## START

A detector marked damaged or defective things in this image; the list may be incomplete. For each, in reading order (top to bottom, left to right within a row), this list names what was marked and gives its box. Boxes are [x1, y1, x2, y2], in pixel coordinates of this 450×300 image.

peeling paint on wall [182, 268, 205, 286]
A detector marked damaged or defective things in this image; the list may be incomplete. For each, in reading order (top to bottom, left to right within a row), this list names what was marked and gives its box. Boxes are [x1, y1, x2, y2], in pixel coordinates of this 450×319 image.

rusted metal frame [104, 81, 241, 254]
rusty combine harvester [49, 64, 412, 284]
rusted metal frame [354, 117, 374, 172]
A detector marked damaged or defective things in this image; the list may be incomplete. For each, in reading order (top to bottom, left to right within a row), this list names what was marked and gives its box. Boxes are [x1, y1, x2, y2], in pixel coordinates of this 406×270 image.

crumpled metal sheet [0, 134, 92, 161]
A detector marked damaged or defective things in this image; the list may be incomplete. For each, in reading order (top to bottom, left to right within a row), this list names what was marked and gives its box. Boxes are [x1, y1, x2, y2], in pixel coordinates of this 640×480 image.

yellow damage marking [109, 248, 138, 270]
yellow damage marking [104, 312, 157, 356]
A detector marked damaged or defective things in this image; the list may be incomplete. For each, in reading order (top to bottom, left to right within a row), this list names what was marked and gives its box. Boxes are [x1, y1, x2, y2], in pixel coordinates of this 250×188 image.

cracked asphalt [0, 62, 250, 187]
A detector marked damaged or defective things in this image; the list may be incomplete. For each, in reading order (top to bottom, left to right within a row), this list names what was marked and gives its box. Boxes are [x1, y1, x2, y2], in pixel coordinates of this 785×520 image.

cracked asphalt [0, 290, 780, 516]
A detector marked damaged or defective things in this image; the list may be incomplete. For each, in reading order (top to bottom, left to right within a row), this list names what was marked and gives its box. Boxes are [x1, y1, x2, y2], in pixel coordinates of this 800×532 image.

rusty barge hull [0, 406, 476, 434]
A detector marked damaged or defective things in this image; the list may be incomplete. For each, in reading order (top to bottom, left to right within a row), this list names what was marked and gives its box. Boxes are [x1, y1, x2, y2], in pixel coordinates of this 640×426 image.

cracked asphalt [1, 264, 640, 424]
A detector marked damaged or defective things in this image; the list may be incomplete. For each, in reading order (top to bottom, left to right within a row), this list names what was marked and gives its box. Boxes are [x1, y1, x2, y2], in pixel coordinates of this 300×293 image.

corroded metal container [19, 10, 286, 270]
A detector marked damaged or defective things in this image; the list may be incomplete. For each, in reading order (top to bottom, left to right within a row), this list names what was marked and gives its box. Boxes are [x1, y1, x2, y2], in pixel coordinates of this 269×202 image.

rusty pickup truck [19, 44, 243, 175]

## END

- [What you should do]: Put the lines of all the records above into one numbered list, omitting the blank lines.

- [Written response]:
1. A detector marked damaged or defective things in this image; the list may be incomplete. For each, in reading order (top to bottom, left to right within a row), this list names what was marked and gives its box. Boxes are [x1, y1, x2, y2], in pixel coordinates of this 450×300 image.
2. peeling paint on wall [182, 268, 205, 286]
3. A detector marked damaged or defective things in this image; the list may be incomplete. For each, in reading order (top to bottom, left to right within a row), this list names what was marked and gives its box. Boxes are [x1, y1, x2, y2], in pixel coordinates of this 450×319 image.
4. rusted metal frame [104, 81, 241, 254]
5. rusty combine harvester [49, 64, 412, 284]
6. rusted metal frame [354, 117, 374, 172]
7. A detector marked damaged or defective things in this image; the list may be incomplete. For each, in reading order (top to bottom, left to right within a row), this list names what was marked and gives its box. Boxes are [x1, y1, x2, y2], in pixel coordinates of this 406×270 image.
8. crumpled metal sheet [0, 134, 92, 161]
9. A detector marked damaged or defective things in this image; the list may be incomplete. For each, in reading order (top to bottom, left to right within a row), this list names what was marked and gives its box. Boxes are [x1, y1, x2, y2], in pixel coordinates of this 640×480 image.
10. yellow damage marking [109, 248, 138, 270]
11. yellow damage marking [104, 312, 157, 356]
12. A detector marked damaged or defective things in this image; the list may be incomplete. For each, in reading order (top to bottom, left to right within a row), this list names what was marked and gives its box. Boxes are [x1, y1, x2, y2], in pixel coordinates of this 250×188 image.
13. cracked asphalt [0, 62, 250, 187]
14. A detector marked damaged or defective things in this image; the list may be incomplete. For each, in reading order (top to bottom, left to right within a row), this list names what was marked and gives its box. Boxes are [x1, y1, x2, y2], in pixel coordinates of this 785×520 image.
15. cracked asphalt [0, 290, 780, 516]
16. A detector marked damaged or defective things in this image; the list may be incomplete. For each, in reading order (top to bottom, left to right within a row), this list names what was marked and gives its box. Boxes are [x1, y1, x2, y2], in pixel coordinates of this 800×532 image.
17. rusty barge hull [0, 406, 476, 434]
18. A detector marked damaged or defective things in this image; the list may be incomplete. For each, in reading order (top to bottom, left to right within a row), this list names what was marked and gives its box. Boxes are [x1, y1, x2, y2], in pixel coordinates of this 640×426 image.
19. cracked asphalt [1, 264, 640, 424]
20. A detector marked damaged or defective things in this image; the list may be incomplete. For each, in reading order (top to bottom, left to right within a row), this list names what was marked and gives its box. Boxes are [x1, y1, x2, y2], in pixel coordinates of this 300×293 image.
21. corroded metal container [19, 10, 286, 270]
22. A detector marked damaged or defective things in this image; the list may be incomplete. For each, in reading order (top to bottom, left to right within a row), this list names what was marked and gives its box. Boxes are [x1, y1, x2, y2], in pixel coordinates of this 269×202 image.
23. rusty pickup truck [19, 44, 243, 175]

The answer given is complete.